■ **TO DO**: Reproduce every one of the entries below verbatim, line for line.

>> Begin DATASET ROWS

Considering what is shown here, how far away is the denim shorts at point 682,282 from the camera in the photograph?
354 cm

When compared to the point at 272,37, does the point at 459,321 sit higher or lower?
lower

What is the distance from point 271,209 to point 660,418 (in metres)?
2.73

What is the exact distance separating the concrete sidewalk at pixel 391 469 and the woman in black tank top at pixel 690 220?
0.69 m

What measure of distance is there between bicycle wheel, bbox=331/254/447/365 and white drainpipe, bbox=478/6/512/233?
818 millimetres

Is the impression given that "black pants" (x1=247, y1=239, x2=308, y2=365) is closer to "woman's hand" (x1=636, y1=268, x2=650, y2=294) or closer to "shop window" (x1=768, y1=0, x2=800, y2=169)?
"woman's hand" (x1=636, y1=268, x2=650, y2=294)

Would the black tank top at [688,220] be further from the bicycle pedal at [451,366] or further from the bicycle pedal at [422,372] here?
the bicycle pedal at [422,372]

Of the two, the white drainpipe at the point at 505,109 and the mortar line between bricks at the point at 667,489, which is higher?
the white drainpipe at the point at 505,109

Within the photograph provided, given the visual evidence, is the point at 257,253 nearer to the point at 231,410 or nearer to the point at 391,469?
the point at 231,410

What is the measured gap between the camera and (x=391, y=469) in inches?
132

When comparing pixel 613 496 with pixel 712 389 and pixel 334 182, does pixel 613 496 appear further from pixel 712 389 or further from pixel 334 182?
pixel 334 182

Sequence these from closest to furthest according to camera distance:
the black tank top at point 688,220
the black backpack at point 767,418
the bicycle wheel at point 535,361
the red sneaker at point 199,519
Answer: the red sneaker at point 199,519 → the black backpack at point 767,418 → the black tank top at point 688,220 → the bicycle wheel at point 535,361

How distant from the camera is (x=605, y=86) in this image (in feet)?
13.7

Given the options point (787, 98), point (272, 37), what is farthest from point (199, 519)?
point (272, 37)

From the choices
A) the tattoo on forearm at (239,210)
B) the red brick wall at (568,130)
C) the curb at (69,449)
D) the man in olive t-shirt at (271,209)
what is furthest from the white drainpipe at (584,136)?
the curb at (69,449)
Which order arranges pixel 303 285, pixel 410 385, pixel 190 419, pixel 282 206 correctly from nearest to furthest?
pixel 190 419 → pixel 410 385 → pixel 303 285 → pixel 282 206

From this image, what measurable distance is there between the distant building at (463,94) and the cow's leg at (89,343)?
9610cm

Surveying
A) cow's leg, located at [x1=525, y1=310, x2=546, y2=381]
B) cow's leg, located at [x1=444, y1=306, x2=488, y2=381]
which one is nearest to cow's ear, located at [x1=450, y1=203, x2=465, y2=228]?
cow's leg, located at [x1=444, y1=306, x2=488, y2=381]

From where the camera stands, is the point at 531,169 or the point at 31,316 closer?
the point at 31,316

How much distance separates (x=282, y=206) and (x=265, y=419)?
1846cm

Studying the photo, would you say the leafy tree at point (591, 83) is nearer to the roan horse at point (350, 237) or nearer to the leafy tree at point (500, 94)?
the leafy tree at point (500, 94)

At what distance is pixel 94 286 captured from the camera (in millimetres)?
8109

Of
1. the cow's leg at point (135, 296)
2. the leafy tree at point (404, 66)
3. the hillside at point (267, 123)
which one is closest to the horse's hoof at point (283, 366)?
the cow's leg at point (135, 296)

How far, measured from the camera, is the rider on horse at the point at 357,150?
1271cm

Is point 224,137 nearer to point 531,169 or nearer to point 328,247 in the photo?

>> End DATASET ROWS

■ **WORKED SOLUTION**:
Considering what is shown here, how far away is the denim shorts at point 682,282 from the camera in the photograph?
354 cm

When compared to the point at 272,37, does the point at 459,321 sit higher or lower?
lower

What is the distance from point 271,209 to point 660,418 (in metres)?
2.73

What is the exact distance separating the concrete sidewalk at pixel 391 469 and the woman in black tank top at pixel 690 220?
0.69 m

What measure of distance is there between bicycle wheel, bbox=331/254/447/365 and white drainpipe, bbox=478/6/512/233?
818 millimetres

Is the impression given that "black pants" (x1=247, y1=239, x2=308, y2=365) is closer to "woman's hand" (x1=636, y1=268, x2=650, y2=294) or closer to "shop window" (x1=768, y1=0, x2=800, y2=169)?
"woman's hand" (x1=636, y1=268, x2=650, y2=294)

Would the black tank top at [688,220] be further from the bicycle pedal at [451,366] or further from the bicycle pedal at [422,372] here?
the bicycle pedal at [422,372]

Of the two, the white drainpipe at the point at 505,109 and the mortar line between bricks at the point at 667,489, which is higher?
the white drainpipe at the point at 505,109

Within the photograph provided, given the visual evidence, is the point at 257,253 nearer to the point at 231,410 or nearer to the point at 391,469?
the point at 231,410

What is the measured gap between the camera and (x=391, y=469) in inches?
132

When comparing pixel 613 496 with pixel 712 389 and pixel 334 182, does pixel 613 496 appear further from pixel 712 389 or further from pixel 334 182?
pixel 334 182

Sequence these from closest to furthest according to camera distance:
the black tank top at point 688,220
the black backpack at point 767,418
the bicycle wheel at point 535,361
the red sneaker at point 199,519
Answer: the red sneaker at point 199,519 → the black backpack at point 767,418 → the black tank top at point 688,220 → the bicycle wheel at point 535,361

How distant from the camera is (x=605, y=86) in this image (in feet)?
13.7

Given the options point (787, 98), point (272, 37), what is farthest from point (199, 519)?
point (272, 37)

From the choices
A) the tattoo on forearm at (239,210)
B) the red brick wall at (568,130)
C) the curb at (69,449)
D) the man in olive t-shirt at (271,209)
what is furthest from the white drainpipe at (584,136)?
the curb at (69,449)
Which order arranges pixel 303 285, pixel 410 385, pixel 190 419, pixel 282 206 correctly from nearest to furthest?
pixel 190 419 → pixel 410 385 → pixel 303 285 → pixel 282 206

From this image, what measurable distance is there between the distant building at (463,94) and the cow's leg at (89,343)?
9610cm

Surveying
A) cow's leg, located at [x1=525, y1=310, x2=546, y2=381]
B) cow's leg, located at [x1=444, y1=306, x2=488, y2=381]
which one is nearest to cow's ear, located at [x1=450, y1=203, x2=465, y2=228]?
cow's leg, located at [x1=444, y1=306, x2=488, y2=381]

From where the camera stands, is the point at 531,169 or the point at 31,316 closer?
the point at 31,316

How much distance separates (x=282, y=206) and (x=265, y=419)?
1846cm

Studying the photo, would you say the leafy tree at point (591, 83) is nearer to the roan horse at point (350, 237) or nearer to the leafy tree at point (500, 94)?
the leafy tree at point (500, 94)

At what distance is pixel 94 286 captured from the camera (in millimetres)?
8109

Of
1. the cow's leg at point (135, 296)
2. the leafy tree at point (404, 66)
3. the hillside at point (267, 123)
which one is closest to the horse's hoof at point (283, 366)?
the cow's leg at point (135, 296)

How far, measured from the camera, is the rider on horse at the point at 357,150?
1271cm

Is point 224,137 nearer to point 531,169 or nearer to point 328,247 in the photo?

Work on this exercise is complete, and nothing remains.